En aquel tiempo estaba convencido de que era diferente salir de mañana antes de que fuera de día a un campo delante de las colinas pisando la hierba mojada, y cruzar a la carrera aceras gastadas, sin siquiera tiempo para echarle un vistazo a la franja de cielo que asoma sobre las casas. Era un crío, y puede ser también que no entendiese la ciudad, donde cosechas y cestas llenas no se hacen; y, desde luego, si me hubieran preguntado, habría respondido que era mejor, y más útil, irse a pescar o a recoger moras que fundir el hierro en hornos o escribir a máquina cartas y cuentas.
Pero en casa oía a los míos hablar y enfurecerse, e insultar precisamente a aquellos obreros de la ciudad como trabajadores, como gente que con el pretexto de que trabajaba no acababa nunca de pedir y de incordiar y de causar desórdenes. Cuando un día se supo que en la ciudad también los empleados habían pedido algo e incordiado, hubo un gran alboroto. Nadie en casa entendía qué tenían que compartir o que ganar los empleados —¡los empleados!— al juntarse con los trabajadores. «¿Es posible? ¿Contra quienes les dan de comer?» «¡Rebajarse así!» «Están locos o vendidos.» «Ignorantes.»
El muchacho escuchaba y callaba. Trabajo para él quería decir el alba estival y el solazo, el canasto al cuello, el sudor que corre, la azada que rompe. Comprendía que en la ciudad se quejaran y no quisieran saber nada —había visto aquellas fábricas tremendas y aquellas oficinas sofocantes— de estar allí dentro de la mañana a la noche. No comprendía que eso fuese un trabajo. Trabajar es un placer, decía para sí.
—Trabajar es un placer —dije un día al capataz, que me llenaba el cesto de uvas para llevárselas a mamá.
—Ojalá fuese cierto —contestó—, pero hay quien no tiene ganas.
Aquel capataz era un tipo serio, que la mayoría del tiempo se estaba callado y sabía todos los trucos de la vida del campo. Mandaba también en mí a veces, pero en broma. Tenía tierras propias, una alquería pasado el Belbo, y tenía sus quinteros.
Esos quinteros venían el domingo a traer verdura o a echar una mano si el trabajo apretaba. Él estaba siempre en todas partes y trabajaba en nuestra casa, trabajaba en lo suyo, recorría las ferias. Cuando venían los quinteros y él no estaba, se quedaban charlando con nosotros. Eran dos, el viejo y el joven, y reían.
—Trabajar es un placer —les dije también a ellos, aquel año que los míos se enfurecían porque en la ciudad había desórdenes.
—¿Quién lo dice? —respondieron—. Quien no hace nada, como tú.
—Lo dice el capataz.
Entonces rieron más fuerte.
—Se comprende —me dijeron—, ¿has oído alguna vez al párroco decir que esté mal ir a la iglesia?

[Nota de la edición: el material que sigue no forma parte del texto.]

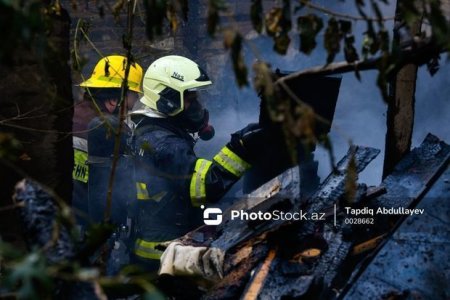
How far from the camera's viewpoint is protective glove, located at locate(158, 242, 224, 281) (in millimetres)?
3643

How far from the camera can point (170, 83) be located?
473 centimetres

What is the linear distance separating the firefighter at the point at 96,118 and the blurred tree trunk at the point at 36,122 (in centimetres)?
169

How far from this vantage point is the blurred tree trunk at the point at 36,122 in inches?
121

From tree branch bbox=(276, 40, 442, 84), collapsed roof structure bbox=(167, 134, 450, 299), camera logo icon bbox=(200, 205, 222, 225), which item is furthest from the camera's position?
camera logo icon bbox=(200, 205, 222, 225)

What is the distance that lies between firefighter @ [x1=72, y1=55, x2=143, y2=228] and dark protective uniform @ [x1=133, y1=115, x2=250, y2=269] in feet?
1.47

Comprendí que la conversación se volvía de las que se tenían en casa aquel año.
—Puede que no os guste trabajar —dije—, pero sí recoger los frutos.
El joven dejó de reír.
—Están los amos —dijo despacio—, que comparten los frutos sin haber trabajado.
Lo miré, con la cara roja.
—Haced una huelga —dije— si no estáis contentos. En Turín la hacen.

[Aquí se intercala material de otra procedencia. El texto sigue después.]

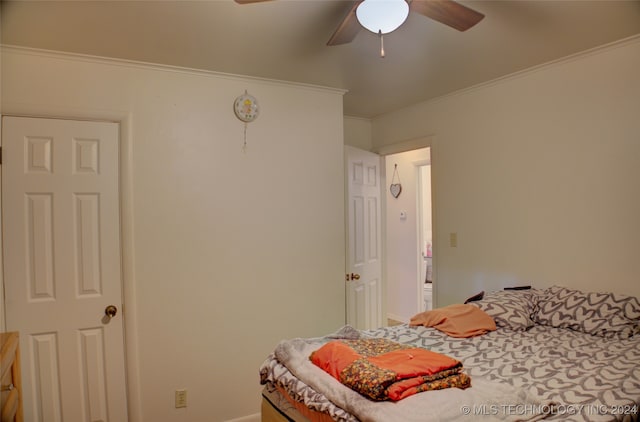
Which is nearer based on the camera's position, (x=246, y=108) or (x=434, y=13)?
(x=434, y=13)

Entonces el joven miró a su padre, me guiñaron el ojo y volvieron a reír.
—Primero tenemos que vendimiar —contestó el viejo—, luego veremos.
Pero el joven negó con la cabeza y reía.
—Papá nunca hará nada —dijo bajito.
En efecto, no hicieron nada, y en mi casa se siguió armando follón sobre los desórdenes de empleados y obreros a quienes había estropeado la vida fácil de los años de guerra. Yo escuchaba y callaba, y pensaba en las huelgas como en una fiesta que permitía a los obreros ir de paseo. Pero una idea —al principio no fue sino una sospecha— se me habíametido en la sangre: trabajar no era un placer ni siquiera en el campo y esta vez sabía que la necesidad de ver la cosecha y llevársela a casa era lo que impedía a los labriegos hacer algo.